EXERCISE
Alter the cockatiel thread by writing out everything from "2 you are so" down to "a bit bigger." again, with "black" changed to "white".

# Charlie's new friend progress thread



## Cockatiel love (Aug 15, 2010)

I am, tommorow getting a new cockatiel.
I don't know it's age, gender, situation, mutation or name yet but any suggestions would be great! 

I was going to get male because I don't want eggs from Charlie and what mutation do you like the best?

I can't wait, pictures coming soon and update you tommorow


----------



## lperry82 (Aug 2, 2010)

What about angel so you have charlie angel lol
Baby
I have got a thing about yellow birds but i like them all as they all cute and fluffy lol
Im so dreading eggs if lucky ever has any which i hope not, and looking forward to the pics


----------



## Cockatiel love (Aug 15, 2010)

lperry82 said:


> What about angel so you have charlie angel lol
> Baby
> I have got a thing about yellow birds but i like them all as they all cute and fluffy lol
> Im so dreading eggs if lucky ever has any which i hope not, and looking forward to the pics


Thanks, I am so excited. I like yellow birds but for some reason I really want a whiteface, yellow cheek or those brown cockatiels they look nice.

I'm not sure about your name  I'll think about it


----------



## Cockatiel love (Aug 15, 2010)

I am so excited because we might be getting two tiels now as mum wants one to herself as she knows that the cockatiels always bond to me because I spend everyday with them and she never gets a chance to see them because I'm with them.

We need another cage so ny suggestions on UK cages from ebay or amazon I could get tht are big but not massive. Just the right size for one tiel


----------



## lperry82 (Aug 2, 2010)

2 you are so lucky sorry charlie will be so lucky 
http://cgi.ebay.co.uk/LARGE-BIRD-CA...pplies_Birds&hash=item255e6777fd#ht_954wt_905 this is mine but mine is black and i paid £45 for mine from pet shop


----------



## Cockatiel love (Aug 15, 2010)

That's a good cage but I was looking a bit bigger.

http://cgi.ebay.co.uk/MANDARIN-PAGO...?pt=UK_Pet_Supplies_Birds&hash=item20b484814c

Is this one to narrow???

Charlie only gets one friend the other stays with my mum in a seprate cage


----------



## tielfan (Aug 31, 2008)

Yes, that cage is too tall and narrow. 

Getting mathematical, the interior volume of that cage is 105x44x33= 152,460 cubic centimeters. A lot of that is unusable space though.

This cage is better if it's in the price range: http://cgi.ebay.co.uk/BIRD-CAGE-ZENDA-CAGES-AND-STAND-SMALL-PARROT-COCKATIEL-/380214583133
it's 78x52x41 = 166,296 cubic centimeters and the design is a lot more practical.

BTW Charlie probably WILL end up with two friends, whether they all stay in the same cage or not. These birds are going to hear each other and call back and forth, and the humans will just HAVE to introduce them!

Edited to add: I understand inches better than centimeters. I just did the translation and this cage is approximately 31" x 20" x 16". Not as big as I thought. You might do well to keep on looking.

DATASET EXCERPT
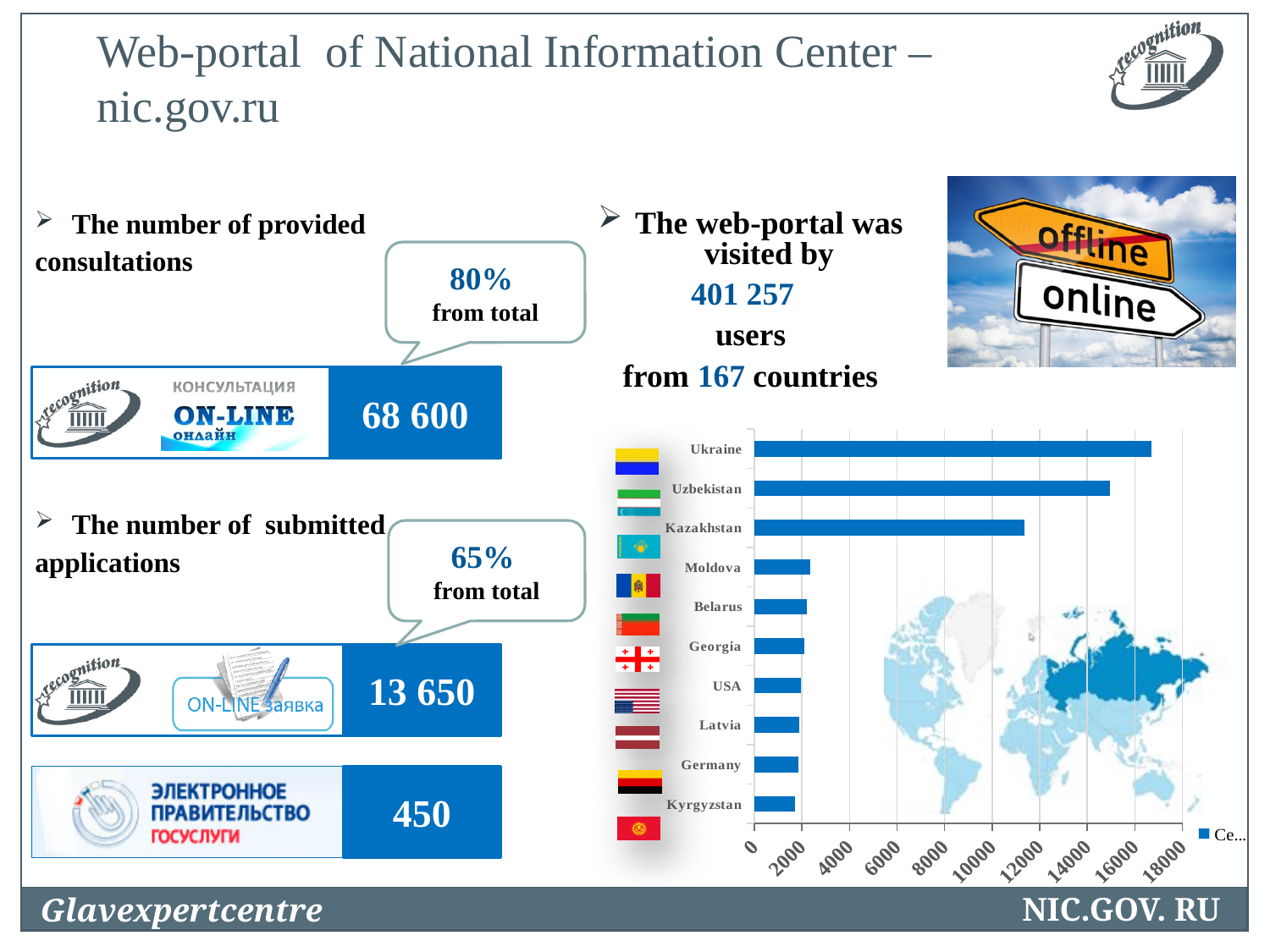
Is the value for Kazakhstan greater or less than 12000? less Do the bar values increase or decrease going from the top country (Ukraine) to the bottom country (Kyrgyzstan)? decrease Is the value for Kazakhstan greater or less than 10000? greater Which has a larger value, Kazakhstan or Moldova? Kazakhstan Which has a larger value, Ukraine or Uzbekistan? Ukraine Is the value for Moldova greater or less than 4000? less What kind of chart is shown on the slide? bar chart How many countries are listed on the chart? 10 What is the highest tick value shown on the horizontal axis of the chart? 18000 Which country has the highest value on the chart? Ukraine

ANSWER TO THIS EXERCISE
2 you are so lucky sorry charlie will be so lucky 
http://cgi.ebay.co.uk/LARGE-BIRD-CA...pplies_Birds&hash=item255e6777fd#ht_954wt_905 this is mine but mine is white and i paid £45 for mine from pet shop


----------



## Cockatiel love (Aug 15, 2010)

That's a good cage but I was looking a bit bigger.